Hi friends and family,
Mom and dad taught a couples class at their church for years. They enjoyed it and I’m sure their students came out of the class with wonderful insight into what it is like to be married. This story is probably based on one of their lectures/lessons.
It’s been an eventful week. After such a hectic week it’s refreshing to sit back and read some relaxing and happy words written by a man who didn’t know what the word ‘hate’ meant. When your passion and life are full of love, it’s difficult to fit hateful feelings into it. Drop the word ‘hate’ from your vocabulary. It’s an exercise that will yield excellent results. You will fill the hateful void with love . . . Try it!
With all my love to all of you,
David T
“Love Should Be Forever”
By Don Tschirhart
Excerpted from the unpublished book “It’s a Wonderful World: A Retired Reporter Looks At Life“
One of my favorite television advertisements is the diamond ad. Maybe you’ve seen it:
A young couple walking along a wooded path pass an older couple who are walking much slower, each smiling, holding hands. The young woman turns after passing them, smiles and reaches for her significant other’s hand, her third finger, left hand holding a beautiful diamond ring.
A voice-over says, “There is nothing as old as love and diamonds.”
That’s what love between a husband and wife should be: Older and harder than a diamond.
This ad came to mind when I decided to write about marriage — problems associated with it and the assault on it.
We all joke about marriage. In the Sunday funny papers the Lockhorns’ conflicts draw great chuckles. I’ve heard the comment among the guys that their “ball and chain” is home watching TV or something. And [there is] the comment: “She’s not a lady, she’s my wife.” Humor probably masks a male not wanting to [seem] to be “a sissy.”
Marriage is a wonderful way of life. There is stability, harmony and indescribable “fuzziness” to being married. Just watch a happily married couple at a party and see how often they catch one another’s eye across the room and smile. Watch them hold hands as they walk side-by-side.

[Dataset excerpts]
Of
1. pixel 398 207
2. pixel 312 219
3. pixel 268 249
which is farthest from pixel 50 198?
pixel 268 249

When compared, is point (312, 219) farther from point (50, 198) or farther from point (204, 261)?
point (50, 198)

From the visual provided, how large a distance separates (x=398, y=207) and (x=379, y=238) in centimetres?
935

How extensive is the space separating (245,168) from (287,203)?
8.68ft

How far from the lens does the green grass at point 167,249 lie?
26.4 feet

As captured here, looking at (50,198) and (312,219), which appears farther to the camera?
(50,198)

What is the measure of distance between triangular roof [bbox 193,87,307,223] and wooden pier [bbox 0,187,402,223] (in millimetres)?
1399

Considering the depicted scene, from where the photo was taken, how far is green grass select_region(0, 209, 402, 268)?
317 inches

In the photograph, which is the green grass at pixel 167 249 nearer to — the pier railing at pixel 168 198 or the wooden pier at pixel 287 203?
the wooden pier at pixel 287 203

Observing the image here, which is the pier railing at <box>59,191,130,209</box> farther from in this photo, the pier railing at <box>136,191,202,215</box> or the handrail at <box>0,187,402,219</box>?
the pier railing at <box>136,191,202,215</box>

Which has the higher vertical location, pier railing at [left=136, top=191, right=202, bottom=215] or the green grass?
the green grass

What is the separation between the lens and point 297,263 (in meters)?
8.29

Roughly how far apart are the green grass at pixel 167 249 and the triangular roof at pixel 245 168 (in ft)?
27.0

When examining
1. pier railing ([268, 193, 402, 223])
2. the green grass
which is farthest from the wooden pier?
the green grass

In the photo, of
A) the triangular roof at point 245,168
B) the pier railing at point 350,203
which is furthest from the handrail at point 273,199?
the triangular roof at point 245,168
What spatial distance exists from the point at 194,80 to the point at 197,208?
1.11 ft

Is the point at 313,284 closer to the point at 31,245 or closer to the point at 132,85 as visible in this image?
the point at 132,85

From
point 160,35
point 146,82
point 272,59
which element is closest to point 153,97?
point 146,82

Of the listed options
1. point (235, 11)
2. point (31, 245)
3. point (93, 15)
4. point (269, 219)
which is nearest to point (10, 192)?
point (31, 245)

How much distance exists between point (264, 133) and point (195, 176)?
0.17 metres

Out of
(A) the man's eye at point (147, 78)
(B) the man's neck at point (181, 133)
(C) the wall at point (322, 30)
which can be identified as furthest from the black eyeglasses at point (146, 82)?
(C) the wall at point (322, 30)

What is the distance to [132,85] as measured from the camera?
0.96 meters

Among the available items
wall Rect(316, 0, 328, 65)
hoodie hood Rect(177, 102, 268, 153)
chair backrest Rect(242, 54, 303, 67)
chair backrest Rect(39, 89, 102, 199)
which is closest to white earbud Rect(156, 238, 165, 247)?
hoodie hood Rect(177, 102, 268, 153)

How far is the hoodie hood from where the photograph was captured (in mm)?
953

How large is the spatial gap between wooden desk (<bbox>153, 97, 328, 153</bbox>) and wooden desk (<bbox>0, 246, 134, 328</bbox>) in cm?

**EXERCISE DIRECTIONS**
Rewrite the piece on love and marriage starting at "With all my" and ending at "assault on it.", changing "wooded path" to "forest trail".

**ANSWER TO THIS TASK**
With all my love to all of you,
David T
“Love Should Be Forever”
By Don Tschirhart
Excerpted from the unpublished book “It’s a Wonderful World: A Retired Reporter Looks At Life“
One of my favorite television advertisements is the diamond ad. Maybe you’ve seen it:
A young couple walking along a forest trail pass an older couple who are walking much slower, each smiling, holding hands. The young woman turns after passing them, smiles and reaches for her significant other’s hand, her third finger, left hand holding a beautiful diamond ring.
A voice-over says, “There is nothing as old as love and diamonds.”
That’s what love between a husband and wife should be: Older and harder than a diamond.
This ad came to mind when I decided to write about marriage — problems associated with it and the assault on it.